3 John and Mary filed anti-SLAPP motions (Code Civ. Proc., § 425.16; all undesignated statutory references are to this code) to strike the complaint. Carl joined in Mary’s motion. The court granted the motions, striking all five causes of action. The court awarded John and Mary $8,291.50 in attorney fees and $229.75 in costs. II DISCUSSION “SLAPP is an acronym for ‘strategic lawsuit against public participation.’ [Citation.]” (Oasis West Realty, LLC v. Goldman (2011) 51 Cal.4th 811, 816, fn. 1.) In order to combat what the Legislature described as “a disturbing increase in lawsuits brought primarily to chill the valid exercise of the constitutional rights of freedom of speech and petition for redress of grievances,” it enacted section 425.16. (§ 425.16, subd. (a).) That section provides for early dismissal of a SLAPP via a special motion to strike causes of action “arising from” the exercise of the right of free speech or the right to petition. (§ 425.16, subd. (b)(1).) These are commonly known as “anti-SLAPP” motions. (Jarrow Formulas, Inc. v. LaMarche (2003) 31 Cal.4th 728, 732-733.) The determination of whether an action is a SLAPP involves a two-step process. First, the defendant bears the initial burden of demonstrating the challenged cause of action arose from protected activity set forth in subdivision (e) of section 425.16. “As used in this section, ‘act in furtherance of a person’s right of petition or free speech under the United States or California Constitution in connection with a public issue’ includes: (1) any written or oral statement or writing made before a legislative, executive, or judicial proceeding, or any other official proceeding authorized by law, (2) any written or oral statement or writing made in connection with an issue under consideration or review by a legislative, executive, or judicial body, or any other official proceeding authorized by law, (3) any written or oral statement or writing made in a place open to the public or a public forum in connection with an issue of public interest, or (4)
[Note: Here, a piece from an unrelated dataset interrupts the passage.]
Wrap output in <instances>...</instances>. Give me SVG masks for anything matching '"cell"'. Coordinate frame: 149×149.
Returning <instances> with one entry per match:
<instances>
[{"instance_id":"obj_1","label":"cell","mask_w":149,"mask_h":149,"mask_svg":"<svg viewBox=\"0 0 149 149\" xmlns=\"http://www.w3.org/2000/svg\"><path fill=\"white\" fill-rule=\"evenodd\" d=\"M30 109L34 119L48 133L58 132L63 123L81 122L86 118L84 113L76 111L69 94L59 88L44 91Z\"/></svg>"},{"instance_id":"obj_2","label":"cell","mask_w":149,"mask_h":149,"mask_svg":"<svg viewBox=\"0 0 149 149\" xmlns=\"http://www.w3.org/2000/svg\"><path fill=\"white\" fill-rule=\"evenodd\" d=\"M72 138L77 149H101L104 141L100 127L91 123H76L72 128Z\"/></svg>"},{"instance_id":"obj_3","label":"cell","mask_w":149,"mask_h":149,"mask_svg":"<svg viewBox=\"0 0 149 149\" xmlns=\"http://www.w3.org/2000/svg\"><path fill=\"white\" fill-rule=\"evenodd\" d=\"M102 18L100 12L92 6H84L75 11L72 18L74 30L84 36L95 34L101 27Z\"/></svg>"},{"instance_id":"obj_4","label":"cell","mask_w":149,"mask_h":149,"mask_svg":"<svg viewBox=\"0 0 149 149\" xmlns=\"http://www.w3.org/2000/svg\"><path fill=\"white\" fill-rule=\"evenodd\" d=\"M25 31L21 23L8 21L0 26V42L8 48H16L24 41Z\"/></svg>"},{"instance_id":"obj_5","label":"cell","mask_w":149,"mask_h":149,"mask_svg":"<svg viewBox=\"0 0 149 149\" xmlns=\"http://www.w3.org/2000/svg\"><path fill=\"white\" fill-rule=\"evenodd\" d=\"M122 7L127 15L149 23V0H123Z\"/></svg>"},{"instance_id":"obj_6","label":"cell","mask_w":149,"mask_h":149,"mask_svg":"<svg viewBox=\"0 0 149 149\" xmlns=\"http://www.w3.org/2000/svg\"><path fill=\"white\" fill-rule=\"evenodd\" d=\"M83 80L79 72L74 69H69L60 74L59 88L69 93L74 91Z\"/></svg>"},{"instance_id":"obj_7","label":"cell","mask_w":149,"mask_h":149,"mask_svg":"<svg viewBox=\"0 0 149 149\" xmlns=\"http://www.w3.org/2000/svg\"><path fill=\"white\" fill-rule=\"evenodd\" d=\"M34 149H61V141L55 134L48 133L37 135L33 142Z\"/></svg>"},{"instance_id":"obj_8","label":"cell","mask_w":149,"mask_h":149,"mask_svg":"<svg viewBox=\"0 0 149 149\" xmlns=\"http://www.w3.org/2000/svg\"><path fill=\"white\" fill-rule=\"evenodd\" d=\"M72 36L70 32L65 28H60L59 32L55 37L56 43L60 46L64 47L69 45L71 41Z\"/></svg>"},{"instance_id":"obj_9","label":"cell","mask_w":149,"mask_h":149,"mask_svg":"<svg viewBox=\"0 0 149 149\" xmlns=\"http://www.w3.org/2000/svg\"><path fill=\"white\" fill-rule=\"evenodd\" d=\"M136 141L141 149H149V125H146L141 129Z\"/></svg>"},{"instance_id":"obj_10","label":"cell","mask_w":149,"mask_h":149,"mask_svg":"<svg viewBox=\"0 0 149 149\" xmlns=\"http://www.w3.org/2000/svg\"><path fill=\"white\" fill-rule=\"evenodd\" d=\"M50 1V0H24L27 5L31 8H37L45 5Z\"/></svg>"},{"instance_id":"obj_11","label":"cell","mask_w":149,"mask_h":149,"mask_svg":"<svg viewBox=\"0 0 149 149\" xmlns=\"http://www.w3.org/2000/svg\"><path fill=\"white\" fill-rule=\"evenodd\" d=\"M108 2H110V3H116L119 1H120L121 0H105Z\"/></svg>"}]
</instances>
4 any other conduct in furtherance of the exercise of the constitutional right of petition or the constitutional right of free speech in connection with a public issue or an issue of public interest.” (§ 425.16, subd. (e).) “[T]he the statutory phrase ‘cause of action . . . arising from’ means simply that the defendant’s act underlying the plaintiff’s cause of action must itself have been an act in furtherance of the right of petition or free speech. [Citation.] In the anti-SLAPP context, the critical point is whether the plaintiff’s cause of action itself was based on an act in furtherance of the defendant’s right of petition or free speech. [Citations.]” (City of Cotati v.